EXERCISE DETAILS
Edit the entries below by changing every occurrence of "side mirror" to "wing mirror" and leaving all other text unchanged.

Spatial relation data:
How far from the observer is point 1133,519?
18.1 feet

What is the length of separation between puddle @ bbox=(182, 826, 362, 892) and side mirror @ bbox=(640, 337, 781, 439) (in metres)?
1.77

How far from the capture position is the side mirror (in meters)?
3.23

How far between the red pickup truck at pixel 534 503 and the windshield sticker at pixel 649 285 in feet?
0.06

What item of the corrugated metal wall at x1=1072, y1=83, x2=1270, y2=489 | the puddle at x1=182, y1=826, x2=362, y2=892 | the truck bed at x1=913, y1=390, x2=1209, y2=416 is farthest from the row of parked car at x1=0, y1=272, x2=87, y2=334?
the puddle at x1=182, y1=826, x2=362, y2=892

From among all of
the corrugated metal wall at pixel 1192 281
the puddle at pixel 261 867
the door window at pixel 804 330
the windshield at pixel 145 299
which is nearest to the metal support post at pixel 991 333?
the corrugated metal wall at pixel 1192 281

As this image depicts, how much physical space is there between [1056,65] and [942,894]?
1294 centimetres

SOLUTION TO THIS PROBLEM
How far from the observer is point 1133,519?
18.1 feet

What is the length of separation between puddle @ bbox=(182, 826, 362, 892) and wing mirror @ bbox=(640, 337, 781, 439) (in metres)?
1.77

How far from the capture position is the wing mirror (in meters)?
3.23

How far between the red pickup truck at pixel 534 503 and the windshield sticker at pixel 649 285 in feet?
0.06

What item of the corrugated metal wall at x1=1072, y1=83, x2=1270, y2=489 | the puddle at x1=182, y1=826, x2=362, y2=892 | the truck bed at x1=913, y1=390, x2=1209, y2=416 is farthest from the row of parked car at x1=0, y1=272, x2=87, y2=334?
the puddle at x1=182, y1=826, x2=362, y2=892

From among all of
the corrugated metal wall at pixel 1192 281
the puddle at pixel 261 867
the door window at pixel 804 330
the windshield at pixel 145 299
which is nearest to the metal support post at pixel 991 333?
the corrugated metal wall at pixel 1192 281

As this image depicts, how much physical space is there between [1056,65] and [942,894]?
1294 centimetres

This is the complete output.